In other news, I need to start writing more again, so I plan to lower my already low quality standards for blog posts.
It makes me miss MIT when I hear via popular news about something so lovely that was first published more than 2 years ago.
DIDO white paper
Artemis
I read the paper and it made me very happy. One, it was a well written paper, two, it made it clear to me roughly what is going on in this wireless architecture, and three, the architecture is beautiful in concept.
The first swipe at an analogy I thought of was for some reason public key cryptography. You have this seemingly unintelligible stream of data moving in a volume, but at certain locations, it all makes sense. It coheres into something intelligible.
But that really doesn't work as an analogy, so I went very basic to the classic destructive/constructive interference model: the double-slit experiment. But in reverse. But this isn't really instructive to what DIDO is actually doing.
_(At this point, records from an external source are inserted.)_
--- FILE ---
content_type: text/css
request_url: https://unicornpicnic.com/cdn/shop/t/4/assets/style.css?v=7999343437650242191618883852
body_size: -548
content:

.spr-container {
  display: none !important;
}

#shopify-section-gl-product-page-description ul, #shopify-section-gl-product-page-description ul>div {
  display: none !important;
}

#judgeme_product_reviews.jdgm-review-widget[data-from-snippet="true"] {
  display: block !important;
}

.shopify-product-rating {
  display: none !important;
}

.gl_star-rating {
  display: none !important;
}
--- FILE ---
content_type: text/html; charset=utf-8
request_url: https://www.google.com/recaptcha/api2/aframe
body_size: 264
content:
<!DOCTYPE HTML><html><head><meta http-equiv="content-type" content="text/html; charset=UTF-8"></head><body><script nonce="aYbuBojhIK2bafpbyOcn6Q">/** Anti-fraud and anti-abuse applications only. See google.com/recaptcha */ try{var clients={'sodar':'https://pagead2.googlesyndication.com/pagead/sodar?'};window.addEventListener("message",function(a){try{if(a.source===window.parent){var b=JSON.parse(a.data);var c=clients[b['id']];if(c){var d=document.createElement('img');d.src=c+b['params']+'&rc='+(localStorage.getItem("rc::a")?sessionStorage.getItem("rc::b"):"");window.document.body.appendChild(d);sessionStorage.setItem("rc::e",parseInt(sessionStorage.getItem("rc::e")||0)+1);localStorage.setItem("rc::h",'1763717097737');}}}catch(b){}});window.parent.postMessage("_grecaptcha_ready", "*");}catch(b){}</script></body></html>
Then I thought of a really good analogy in the mechanical world. One company I met with last year was working on a new touch screen architecture where they planned to use the cover glass as a big vibrational surface. They place a few piezo vibrators under the glass to set up a small vibrational mode, and a few displacement sensors under the perimeter of the glass in order to gather data about its vibrational modes. When you touch the glass, disturb the natural vibrational mode of the glass. The sensors pick up this disturbance and their custom silicon can perform the intensive calculations to figure out where your fingers were located to cause that particular mode disturbance.
Even cooler would be if you could set up standing vibrational modes that your finger could feel in order to provide haptic feedback. The vibrator actuators would dynamically adjust their inputs to move the standing wave (coherence) around as you moved your finger across the surface. I feel like I saw a paper where they almost did this, but not quite. With normal haptics, you only have one actuator that affects the entire touch surface (no localization).
It is probably pretty hard to localize haptic feedback on such a small surface in such a stiff material. However, you can do it with electromagnetic waves. This is what DIDO does. You have a bunch of distributed access points (piezo actuators in my mechanical world). It doesn't matter where they are except that they must be in range of the client device and must know where they are relative to one another (this can be done via triangulation). The client devices (fingers) move around in the area (glass surface) covered by these access points. The access points know where the clients are at all times (also via triangulation). The access points are not exactly distributed, because they must all talk to a central server (CPU) that organizes what signals they send out. The server computes the 3D signal pattern (vibrational mode) necessary to create a particular coherence at each of the client devices (kinda like a phased array antenna but firing in multiple directions at once). The access points all broadcast their assigned outputs such that you get constructive interference with the appropriate, specific data (haptic waveform) at all of the client locations and gibberish everywhere else. Woo insane.
This was also a serendipitous announcement because I was recently thinking a lot about wireless networks. Scott and I were talking about mobile ad hoc networks as a means to create directional antennae for mobile devices (which Josh had originally got me thinking about).
Outstanding related question: phased N-arrays are great at being directional, but how are they more efficient than a single antenna at Nx the power? The radiation energy that isn't going in the desired direction isn't saved. It's just cancelled out destructively.
In other news, I need to start writing more again, so I plan to lower my already low quality standards for blog posts.